Taming Sensitive Weights : Noise Perturbation Fine-tuning for Robust LLM Quantization
This addresses the challenge of efficient hardware deployment for quantized LLMs by eliminating the need for mixed-precision handling of outliers, though it is incremental as it builds on existing quantization methods.
The paper tackles the problem of sensitive outlier weights in LLM quantization by proposing Noise Perturbation Fine-tuning (NPFT), which reduces their impact through fine-tuning with random perturbations, achieving stable performance improvements and enabling simpler quantizers like RTN to match GPTQ on LLaMA2-7B-4bits.

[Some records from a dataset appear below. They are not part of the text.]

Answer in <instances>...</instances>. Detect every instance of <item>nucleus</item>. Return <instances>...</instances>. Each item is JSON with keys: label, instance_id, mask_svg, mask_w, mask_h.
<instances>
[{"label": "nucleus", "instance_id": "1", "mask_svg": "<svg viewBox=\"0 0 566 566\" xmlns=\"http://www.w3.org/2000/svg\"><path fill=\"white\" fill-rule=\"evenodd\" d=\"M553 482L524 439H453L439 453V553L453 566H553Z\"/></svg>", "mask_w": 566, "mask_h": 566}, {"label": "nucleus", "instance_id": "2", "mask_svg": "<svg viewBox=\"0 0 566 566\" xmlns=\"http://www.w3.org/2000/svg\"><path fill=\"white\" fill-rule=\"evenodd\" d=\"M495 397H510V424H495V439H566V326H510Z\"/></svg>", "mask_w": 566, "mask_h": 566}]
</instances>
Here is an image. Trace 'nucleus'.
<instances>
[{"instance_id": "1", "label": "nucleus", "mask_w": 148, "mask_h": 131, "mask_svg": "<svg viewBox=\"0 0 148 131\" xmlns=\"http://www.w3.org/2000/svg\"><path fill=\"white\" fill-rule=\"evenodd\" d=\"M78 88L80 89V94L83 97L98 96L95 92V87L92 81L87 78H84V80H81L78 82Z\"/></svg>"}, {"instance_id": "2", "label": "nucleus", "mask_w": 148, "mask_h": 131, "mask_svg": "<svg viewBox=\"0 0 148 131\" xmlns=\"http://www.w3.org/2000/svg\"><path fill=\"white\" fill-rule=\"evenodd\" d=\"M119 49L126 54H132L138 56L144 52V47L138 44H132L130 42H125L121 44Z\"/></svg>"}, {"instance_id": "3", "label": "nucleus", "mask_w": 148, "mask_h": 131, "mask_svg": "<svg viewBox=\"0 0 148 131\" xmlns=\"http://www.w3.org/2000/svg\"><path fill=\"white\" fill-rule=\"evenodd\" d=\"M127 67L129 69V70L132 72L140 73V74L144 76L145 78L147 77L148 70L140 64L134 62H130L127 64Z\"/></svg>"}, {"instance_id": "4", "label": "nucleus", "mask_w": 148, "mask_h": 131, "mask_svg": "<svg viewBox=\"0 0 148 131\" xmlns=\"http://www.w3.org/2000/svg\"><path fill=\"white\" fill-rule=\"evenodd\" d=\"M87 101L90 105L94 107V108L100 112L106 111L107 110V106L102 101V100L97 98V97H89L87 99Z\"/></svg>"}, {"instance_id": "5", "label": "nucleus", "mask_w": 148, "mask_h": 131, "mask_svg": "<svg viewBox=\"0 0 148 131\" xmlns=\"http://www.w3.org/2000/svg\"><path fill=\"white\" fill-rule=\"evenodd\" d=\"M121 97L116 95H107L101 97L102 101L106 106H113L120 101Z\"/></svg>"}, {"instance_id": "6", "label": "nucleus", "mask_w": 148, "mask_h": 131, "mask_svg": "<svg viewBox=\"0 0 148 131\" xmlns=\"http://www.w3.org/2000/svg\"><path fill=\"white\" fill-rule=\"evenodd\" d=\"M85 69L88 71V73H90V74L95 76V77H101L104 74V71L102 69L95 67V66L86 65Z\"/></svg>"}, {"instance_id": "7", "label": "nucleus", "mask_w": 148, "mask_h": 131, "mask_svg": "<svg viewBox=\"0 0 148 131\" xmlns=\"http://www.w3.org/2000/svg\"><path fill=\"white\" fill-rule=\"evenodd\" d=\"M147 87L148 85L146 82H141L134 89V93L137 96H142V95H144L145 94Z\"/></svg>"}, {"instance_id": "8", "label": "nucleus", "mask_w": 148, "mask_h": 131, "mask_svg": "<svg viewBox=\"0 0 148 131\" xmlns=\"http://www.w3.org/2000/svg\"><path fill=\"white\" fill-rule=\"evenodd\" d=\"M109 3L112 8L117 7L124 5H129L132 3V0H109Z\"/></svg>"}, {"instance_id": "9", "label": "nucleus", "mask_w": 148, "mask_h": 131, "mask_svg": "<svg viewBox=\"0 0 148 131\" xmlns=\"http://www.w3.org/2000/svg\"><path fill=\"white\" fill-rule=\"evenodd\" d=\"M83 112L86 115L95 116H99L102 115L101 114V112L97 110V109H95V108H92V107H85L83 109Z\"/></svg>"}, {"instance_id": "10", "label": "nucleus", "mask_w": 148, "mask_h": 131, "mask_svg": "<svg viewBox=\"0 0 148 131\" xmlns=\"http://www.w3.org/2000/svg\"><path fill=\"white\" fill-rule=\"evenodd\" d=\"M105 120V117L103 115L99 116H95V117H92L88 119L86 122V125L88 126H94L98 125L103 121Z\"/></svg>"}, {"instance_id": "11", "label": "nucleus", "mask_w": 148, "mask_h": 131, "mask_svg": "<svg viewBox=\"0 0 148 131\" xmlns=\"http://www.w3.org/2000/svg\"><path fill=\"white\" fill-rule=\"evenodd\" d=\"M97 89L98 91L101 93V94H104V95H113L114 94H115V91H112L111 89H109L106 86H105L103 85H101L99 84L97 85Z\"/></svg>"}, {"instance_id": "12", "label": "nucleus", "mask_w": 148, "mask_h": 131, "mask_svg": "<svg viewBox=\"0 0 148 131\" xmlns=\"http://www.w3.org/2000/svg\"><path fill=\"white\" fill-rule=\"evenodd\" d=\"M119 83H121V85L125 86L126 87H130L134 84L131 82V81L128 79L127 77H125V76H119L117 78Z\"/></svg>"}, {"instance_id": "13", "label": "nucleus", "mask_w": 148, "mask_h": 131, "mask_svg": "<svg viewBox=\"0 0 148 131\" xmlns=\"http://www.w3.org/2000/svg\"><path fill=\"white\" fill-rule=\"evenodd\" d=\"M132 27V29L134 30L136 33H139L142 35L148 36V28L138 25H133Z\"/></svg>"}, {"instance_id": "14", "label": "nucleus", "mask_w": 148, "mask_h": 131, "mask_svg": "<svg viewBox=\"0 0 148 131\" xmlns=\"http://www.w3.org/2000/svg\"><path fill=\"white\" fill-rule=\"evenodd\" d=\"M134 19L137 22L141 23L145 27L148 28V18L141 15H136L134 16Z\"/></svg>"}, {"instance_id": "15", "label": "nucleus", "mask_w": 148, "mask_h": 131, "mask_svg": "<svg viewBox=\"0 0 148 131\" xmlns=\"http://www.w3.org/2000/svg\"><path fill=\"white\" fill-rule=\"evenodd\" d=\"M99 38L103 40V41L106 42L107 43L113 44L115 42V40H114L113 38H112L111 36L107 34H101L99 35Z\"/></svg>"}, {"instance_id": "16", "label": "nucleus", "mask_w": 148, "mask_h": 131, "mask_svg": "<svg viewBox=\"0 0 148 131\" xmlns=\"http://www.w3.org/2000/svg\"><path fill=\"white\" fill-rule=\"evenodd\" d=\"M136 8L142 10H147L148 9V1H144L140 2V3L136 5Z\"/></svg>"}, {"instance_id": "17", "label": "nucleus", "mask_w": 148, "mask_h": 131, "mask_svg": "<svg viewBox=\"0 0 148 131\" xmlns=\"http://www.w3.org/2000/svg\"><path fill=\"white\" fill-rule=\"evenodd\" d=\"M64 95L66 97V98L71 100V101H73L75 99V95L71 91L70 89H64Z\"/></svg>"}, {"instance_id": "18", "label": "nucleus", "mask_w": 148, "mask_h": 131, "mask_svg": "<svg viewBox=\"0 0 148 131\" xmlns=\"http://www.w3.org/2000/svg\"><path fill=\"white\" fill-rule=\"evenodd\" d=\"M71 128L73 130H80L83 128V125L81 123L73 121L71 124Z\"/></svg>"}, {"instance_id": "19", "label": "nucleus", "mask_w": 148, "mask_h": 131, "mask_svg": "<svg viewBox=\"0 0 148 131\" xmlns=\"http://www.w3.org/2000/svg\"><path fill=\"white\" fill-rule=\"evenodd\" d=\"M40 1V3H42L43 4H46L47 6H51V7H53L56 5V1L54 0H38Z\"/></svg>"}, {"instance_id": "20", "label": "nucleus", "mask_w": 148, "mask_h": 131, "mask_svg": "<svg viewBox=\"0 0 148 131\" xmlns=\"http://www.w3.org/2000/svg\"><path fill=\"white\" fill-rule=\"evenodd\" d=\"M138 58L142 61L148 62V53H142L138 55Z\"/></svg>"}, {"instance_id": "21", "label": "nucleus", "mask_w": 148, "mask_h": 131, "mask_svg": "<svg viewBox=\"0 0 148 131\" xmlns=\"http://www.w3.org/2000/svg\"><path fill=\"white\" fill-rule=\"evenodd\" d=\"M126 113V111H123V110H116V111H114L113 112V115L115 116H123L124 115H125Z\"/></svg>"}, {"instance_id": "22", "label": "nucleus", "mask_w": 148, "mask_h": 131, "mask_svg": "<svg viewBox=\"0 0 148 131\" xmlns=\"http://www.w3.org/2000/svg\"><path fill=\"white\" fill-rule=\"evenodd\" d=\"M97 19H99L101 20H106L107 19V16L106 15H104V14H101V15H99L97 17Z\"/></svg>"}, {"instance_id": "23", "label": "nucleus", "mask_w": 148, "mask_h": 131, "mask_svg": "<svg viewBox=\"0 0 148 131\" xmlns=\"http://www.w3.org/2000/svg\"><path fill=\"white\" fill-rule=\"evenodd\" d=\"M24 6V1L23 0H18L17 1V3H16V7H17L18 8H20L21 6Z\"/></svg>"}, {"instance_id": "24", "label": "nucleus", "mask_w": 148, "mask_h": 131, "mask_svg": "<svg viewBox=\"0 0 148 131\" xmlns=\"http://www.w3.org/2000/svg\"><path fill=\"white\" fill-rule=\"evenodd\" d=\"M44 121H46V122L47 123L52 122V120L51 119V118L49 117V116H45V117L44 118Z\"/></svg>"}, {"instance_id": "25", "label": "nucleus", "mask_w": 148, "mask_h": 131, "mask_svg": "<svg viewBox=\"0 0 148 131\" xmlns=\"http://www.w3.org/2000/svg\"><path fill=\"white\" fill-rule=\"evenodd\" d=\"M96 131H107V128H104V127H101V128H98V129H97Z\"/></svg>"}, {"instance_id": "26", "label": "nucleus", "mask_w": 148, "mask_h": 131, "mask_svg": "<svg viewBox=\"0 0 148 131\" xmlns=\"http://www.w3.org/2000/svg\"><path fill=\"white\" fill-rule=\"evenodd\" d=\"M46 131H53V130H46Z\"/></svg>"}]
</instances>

Quantization is a critical step to enable efficient LLM serving under limited resource. However, previous research observes that certain weights in the LLM, known as outliers, are significantly sensitive to quantization noises. Existing quantization methods leave these outliers as floating points or higher precisions to retain performance, posting challenges on the efficient hardware deployment of the mixed-precision model. This work investigates an alternative way to tame the sensitive weights' impact on the quantization error, by reducing the loss Hessian trace with respect to outliers through an efficient fine-tuning process. We propose Noise Perturbation Fine-tuning (NPFT), which identifies outlier weights and add random weight perturbations on the outliers as the model going through a PEFT optimization. NPFT tames the sensitivity of outlier weights so that the quantized model performance can be improved without special treatment to the outliers. When applied to OPT and LLaMA models, our NPFT method achieves stable performance improvements for both uniform and non-uniform quantizers, while also offering better inference efficiency. Notably, the simplest RTN can achieve performance on par with GPTQ using our NPFT on LLaMA2-7B-4bits benchmark.